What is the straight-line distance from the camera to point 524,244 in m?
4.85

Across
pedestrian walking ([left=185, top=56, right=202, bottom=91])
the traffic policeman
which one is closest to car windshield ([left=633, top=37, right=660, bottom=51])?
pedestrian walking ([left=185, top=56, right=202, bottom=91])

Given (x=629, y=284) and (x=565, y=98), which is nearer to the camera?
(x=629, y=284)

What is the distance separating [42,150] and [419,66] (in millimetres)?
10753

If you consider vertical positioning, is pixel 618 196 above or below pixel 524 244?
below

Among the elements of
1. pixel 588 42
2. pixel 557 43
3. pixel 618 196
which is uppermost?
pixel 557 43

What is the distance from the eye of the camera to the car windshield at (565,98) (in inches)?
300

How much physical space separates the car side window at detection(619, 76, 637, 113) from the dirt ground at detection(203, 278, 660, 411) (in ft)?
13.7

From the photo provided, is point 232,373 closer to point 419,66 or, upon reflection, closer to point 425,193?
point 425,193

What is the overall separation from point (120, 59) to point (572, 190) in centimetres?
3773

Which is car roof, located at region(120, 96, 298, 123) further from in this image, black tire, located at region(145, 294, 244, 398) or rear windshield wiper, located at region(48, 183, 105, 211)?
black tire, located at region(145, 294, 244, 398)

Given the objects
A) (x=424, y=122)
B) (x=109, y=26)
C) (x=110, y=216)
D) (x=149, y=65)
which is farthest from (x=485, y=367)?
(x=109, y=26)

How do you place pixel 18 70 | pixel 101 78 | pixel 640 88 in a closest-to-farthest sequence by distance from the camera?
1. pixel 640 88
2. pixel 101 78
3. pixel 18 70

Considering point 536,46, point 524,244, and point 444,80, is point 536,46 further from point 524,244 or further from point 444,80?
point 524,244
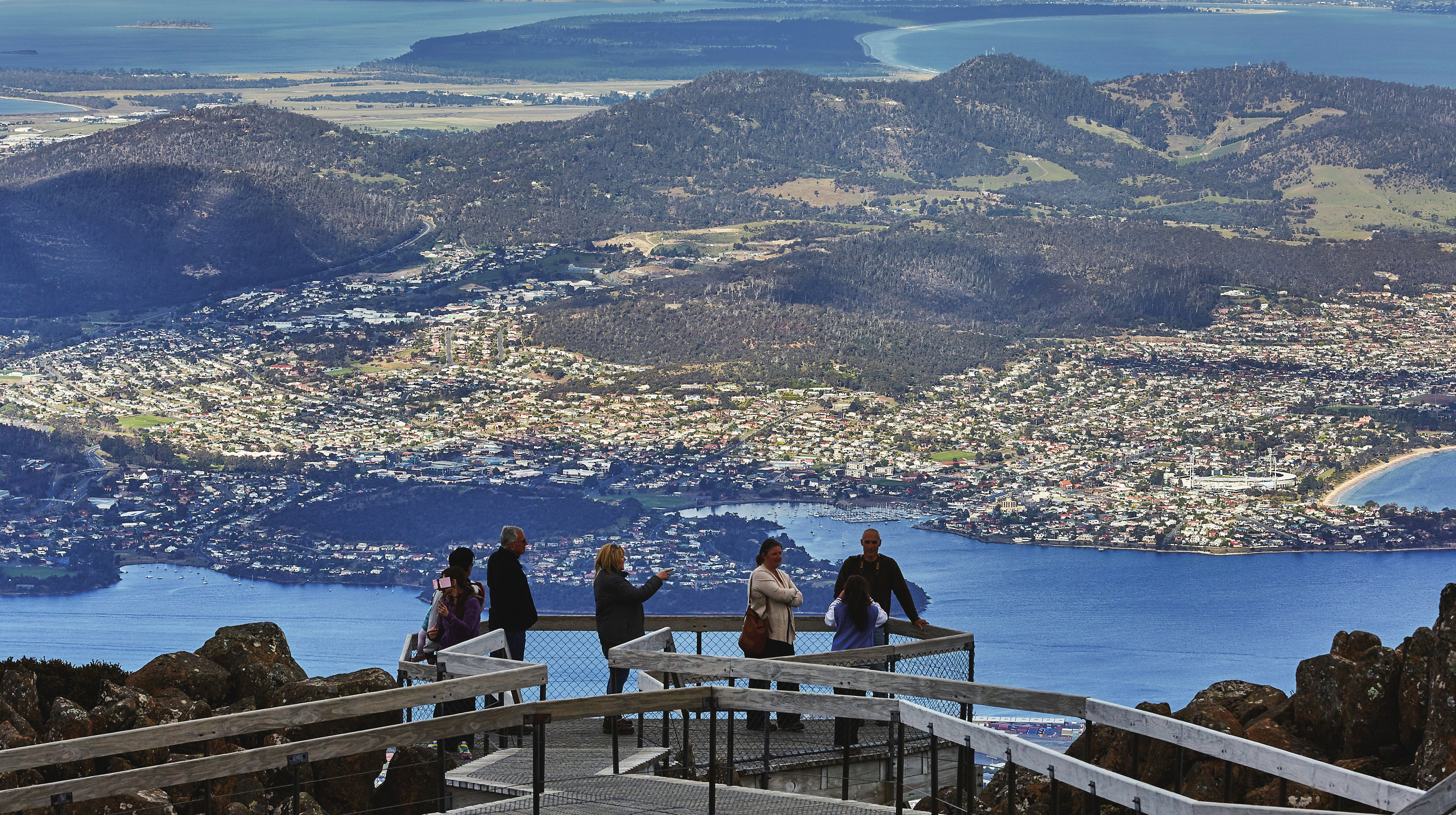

┄┄┄┄┄┄┄┄┄┄

WHAT IS BEING ASKED → Rewrite all of the items above with the word "uppermost" replaced by "topmost" and everything else unchanged. Leave out the pictures.

ANSWER TO THIS TASK →
What is the straight-line distance from the camera to point 524,244 in m?
4.85

Across
pedestrian walking ([left=185, top=56, right=202, bottom=91])
the traffic policeman
which one is closest to car windshield ([left=633, top=37, right=660, bottom=51])?
pedestrian walking ([left=185, top=56, right=202, bottom=91])

Given (x=629, y=284) and (x=565, y=98), which is nearer to the camera?
(x=629, y=284)

What is the distance separating [42,150] and [419,66] (in millimetres)?
10753

If you consider vertical positioning, is pixel 618 196 above or below pixel 524 244?
below

Among the elements of
1. pixel 588 42
2. pixel 557 43
3. pixel 618 196
which is topmost?
pixel 557 43

What is the distance from the eye of the camera to the car windshield at (565,98) (in inches)?
300

How much physical space separates the car side window at detection(619, 76, 637, 113) from the dirt ground at detection(203, 278, 660, 411) (in ft)?
13.7

From the photo provided, is point 232,373 closer to point 419,66 or, upon reflection, closer to point 425,193?
point 425,193

What is the overall separation from point (120, 59) to point (572, 190) in centimetres?
3773

Which is car roof, located at region(120, 96, 298, 123) further from in this image, black tire, located at region(145, 294, 244, 398) or rear windshield wiper, located at region(48, 183, 105, 211)?
black tire, located at region(145, 294, 244, 398)

Given the objects
A) (x=424, y=122)
B) (x=109, y=26)
C) (x=110, y=216)
D) (x=149, y=65)
which is farthest from (x=485, y=367)?
(x=109, y=26)

How do you place pixel 18 70 | pixel 101 78 | pixel 640 88 in a closest-to-farthest sequence by distance from the camera?
1. pixel 640 88
2. pixel 101 78
3. pixel 18 70

Considering point 536,46, point 524,244, and point 444,80, is point 536,46 further from point 524,244 or further from point 444,80?
point 524,244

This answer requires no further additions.